*** Data for processing Section Begins ***
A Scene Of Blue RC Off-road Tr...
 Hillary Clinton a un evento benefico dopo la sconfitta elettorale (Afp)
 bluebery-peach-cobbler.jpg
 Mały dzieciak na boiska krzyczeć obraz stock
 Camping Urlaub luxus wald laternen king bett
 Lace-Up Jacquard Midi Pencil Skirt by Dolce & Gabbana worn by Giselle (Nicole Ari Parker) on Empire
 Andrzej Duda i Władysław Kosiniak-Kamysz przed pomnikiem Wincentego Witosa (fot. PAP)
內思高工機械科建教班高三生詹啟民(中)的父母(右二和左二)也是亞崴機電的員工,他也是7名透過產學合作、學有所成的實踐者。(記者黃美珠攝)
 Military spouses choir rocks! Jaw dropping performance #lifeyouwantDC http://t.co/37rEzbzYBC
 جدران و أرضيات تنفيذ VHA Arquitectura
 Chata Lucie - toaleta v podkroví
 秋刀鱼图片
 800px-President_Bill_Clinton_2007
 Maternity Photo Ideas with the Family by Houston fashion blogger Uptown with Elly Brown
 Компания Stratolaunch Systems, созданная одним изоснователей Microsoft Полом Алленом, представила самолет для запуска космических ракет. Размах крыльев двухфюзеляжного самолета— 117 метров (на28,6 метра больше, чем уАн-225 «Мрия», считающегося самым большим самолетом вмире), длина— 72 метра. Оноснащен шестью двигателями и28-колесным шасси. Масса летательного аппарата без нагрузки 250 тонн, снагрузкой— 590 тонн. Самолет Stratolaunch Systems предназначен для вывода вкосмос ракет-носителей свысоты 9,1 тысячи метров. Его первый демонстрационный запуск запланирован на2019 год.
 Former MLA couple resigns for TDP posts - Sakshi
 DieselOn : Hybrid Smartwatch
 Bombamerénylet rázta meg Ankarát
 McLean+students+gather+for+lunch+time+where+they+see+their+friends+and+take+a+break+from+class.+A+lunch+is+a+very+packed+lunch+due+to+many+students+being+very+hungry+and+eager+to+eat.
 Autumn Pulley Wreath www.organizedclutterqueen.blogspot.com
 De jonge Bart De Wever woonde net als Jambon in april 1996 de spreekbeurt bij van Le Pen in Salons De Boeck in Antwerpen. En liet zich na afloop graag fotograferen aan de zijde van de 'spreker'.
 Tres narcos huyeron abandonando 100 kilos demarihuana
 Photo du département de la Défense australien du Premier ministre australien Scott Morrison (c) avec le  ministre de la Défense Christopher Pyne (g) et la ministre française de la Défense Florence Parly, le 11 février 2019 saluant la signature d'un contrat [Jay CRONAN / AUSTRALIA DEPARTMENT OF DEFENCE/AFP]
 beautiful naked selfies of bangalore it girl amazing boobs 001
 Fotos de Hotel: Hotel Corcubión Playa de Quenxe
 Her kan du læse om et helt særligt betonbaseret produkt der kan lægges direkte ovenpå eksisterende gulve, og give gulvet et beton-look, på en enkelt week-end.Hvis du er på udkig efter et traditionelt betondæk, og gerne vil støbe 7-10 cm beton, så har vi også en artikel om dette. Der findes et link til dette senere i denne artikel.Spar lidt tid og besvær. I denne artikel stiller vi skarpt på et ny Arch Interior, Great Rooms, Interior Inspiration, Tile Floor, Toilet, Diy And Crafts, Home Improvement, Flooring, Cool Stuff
*** Data for processing Section Ends ***
=== Problem description ===
Write down exactly the span of lines above from the one containing "De jonge Bart" to the one containing "Tres narcos huyeron", both ends included.

=== Answer ===
 De jonge Bart De Wever woonde net als Jambon in april 1996 de spreekbeurt bij van Le Pen in Salons De Boeck in Antwerpen. En liet zich na afloop graag fotograferen aan de zijde van de 'spreker'.
 Tres narcos huyeron abandonando 100 kilos demarihuana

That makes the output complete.